**TASK GOAL**
Can you write out this listing again, swapping "wooden plank" for "wooden board" and keeping everything else the same, but without the pictures?

**GIVEN RECORDS**
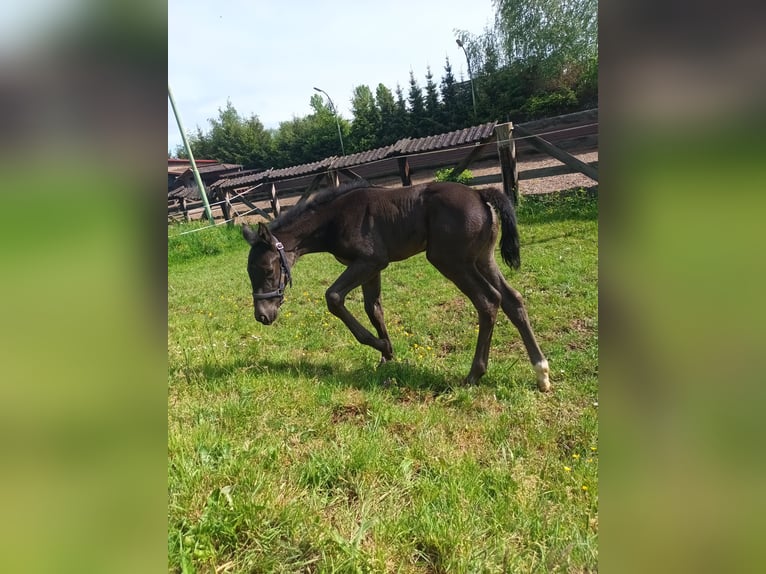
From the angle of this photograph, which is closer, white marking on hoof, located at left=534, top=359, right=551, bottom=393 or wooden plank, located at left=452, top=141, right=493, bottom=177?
white marking on hoof, located at left=534, top=359, right=551, bottom=393

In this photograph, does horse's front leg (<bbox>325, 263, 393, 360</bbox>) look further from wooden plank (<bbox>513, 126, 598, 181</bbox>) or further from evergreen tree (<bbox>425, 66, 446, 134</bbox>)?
evergreen tree (<bbox>425, 66, 446, 134</bbox>)

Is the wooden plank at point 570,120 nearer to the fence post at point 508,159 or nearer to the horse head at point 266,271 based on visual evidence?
the fence post at point 508,159

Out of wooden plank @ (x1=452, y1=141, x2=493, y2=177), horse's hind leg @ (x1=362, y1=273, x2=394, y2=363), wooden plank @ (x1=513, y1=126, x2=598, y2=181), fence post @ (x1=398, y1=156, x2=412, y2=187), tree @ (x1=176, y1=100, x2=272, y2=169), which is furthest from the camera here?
tree @ (x1=176, y1=100, x2=272, y2=169)

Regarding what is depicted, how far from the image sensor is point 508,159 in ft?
31.4

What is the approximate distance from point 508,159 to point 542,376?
716 centimetres

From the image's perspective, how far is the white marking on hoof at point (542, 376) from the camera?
3.59 metres

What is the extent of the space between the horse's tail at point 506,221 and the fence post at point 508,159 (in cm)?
585

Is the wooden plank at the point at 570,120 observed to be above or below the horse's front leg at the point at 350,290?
above

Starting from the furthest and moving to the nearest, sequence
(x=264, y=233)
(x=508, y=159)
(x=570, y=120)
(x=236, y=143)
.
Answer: (x=236, y=143)
(x=570, y=120)
(x=508, y=159)
(x=264, y=233)

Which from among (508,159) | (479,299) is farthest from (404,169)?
(479,299)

**RESPONSE**
From the angle of this photograph, which is closer, white marking on hoof, located at left=534, top=359, right=551, bottom=393 or wooden board, located at left=452, top=141, right=493, bottom=177?
white marking on hoof, located at left=534, top=359, right=551, bottom=393

In this photograph, does horse's front leg (<bbox>325, 263, 393, 360</bbox>) look further from wooden board (<bbox>513, 126, 598, 181</bbox>) or further from evergreen tree (<bbox>425, 66, 446, 134</bbox>)?
evergreen tree (<bbox>425, 66, 446, 134</bbox>)

Is the wooden board at point 570,120 nearer to the fence post at point 508,159 or nearer to the horse head at point 266,271 based on visual evidence?
the fence post at point 508,159

Out of wooden board @ (x1=452, y1=141, x2=493, y2=177), horse's hind leg @ (x1=362, y1=273, x2=394, y2=363), wooden board @ (x1=513, y1=126, x2=598, y2=181), fence post @ (x1=398, y1=156, x2=412, y2=187), tree @ (x1=176, y1=100, x2=272, y2=169), which is furthest from the camera here?
tree @ (x1=176, y1=100, x2=272, y2=169)

Regarding what is depicted, how far from the image sensor is point 508,159 in ft?
31.4

What is the approximate distance from point 508,159 to point 542,376?
716 centimetres

From the image's perspective, how far is the white marking on hoof at point (542, 376) from the camera?
3.59 metres

What is the extent of the space between the horse's tail at point 506,221 and the fence post at point 508,159 (in cm)?
585

Is the wooden board at the point at 570,120 observed to be above or below the horse's front leg at the point at 350,290?
above

Starting from the furthest and moving to the nearest, sequence
(x=264, y=233)
(x=508, y=159)
(x=570, y=120)
(x=236, y=143)
.
Answer: (x=236, y=143)
(x=570, y=120)
(x=508, y=159)
(x=264, y=233)

Which from among (508,159) | (479,299) is farthest from (404,169)?
(479,299)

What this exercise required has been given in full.